From 2004 to 2006 the Osage Nation conducted a contentious governmental reform process in which sharply differing visions arose over the new government's goals, the Nation's own
history, and what it means to be Osage. The primary debates were focused on biology, culture, natural resources, and sovereignty. Osage anthropologist Jean Dennison documents the reform
process in order to reveal the lasting effects of colonialism and to illuminate the possibilities for indigenous sovereignty. In doing so, she brings to light the many complexities of
defining indigenous citizenship and governance in the twenty-first century.
|"A model work of scholarship. Dennison takes us inside Osage nation hearings, negotiations, and viewpoints to tell a compelling story rich with ethnographic, historical, and political detail."|
— Kevin Bruyneel, Babson College
"An elegant, effective analysis of debates over Osage nationhood in the early 21st century, contextualized by a sophisticated discussion of broader questions of indigenous sovereignty, identity, and citizenship."

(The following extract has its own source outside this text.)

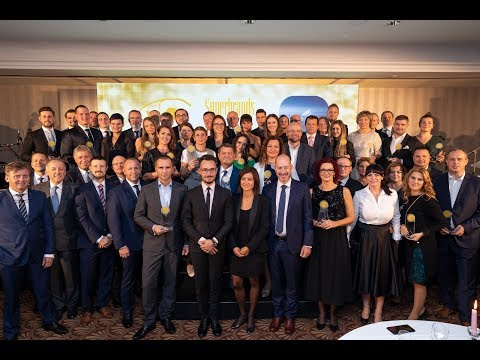 Slovakia Event Video 2019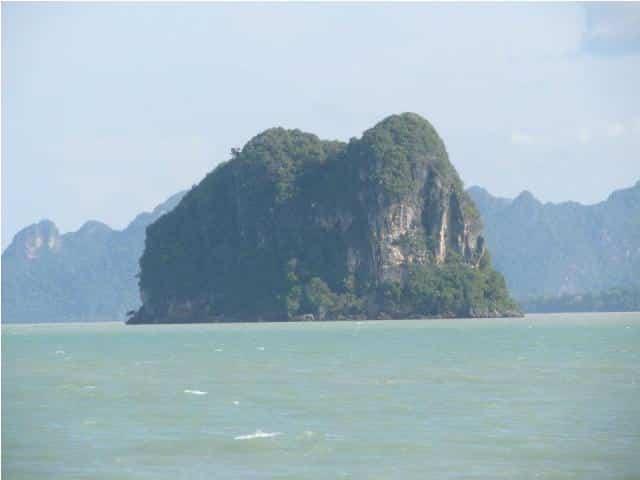 mangatrip-tajland-avantura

— Pauline Turner Strong, University of Texas at Austin
By situating the 2004-6 Osage Nation reform process within its historical and current contexts, Dennison illustrates how the Osage have creatively responded to continuing assaults on
their nationhood. A fascinating account of a nation in the midst of its own remaking, Colonial Entanglement presents a sharp analysis of how legacies of European invasion and
settlement in North America continue to affect indigenous people's views of selfhood and nationhood.
Jean Dennison (Osage) is assistant professor of anthropology at the University of North Carolina at Chapel Hill.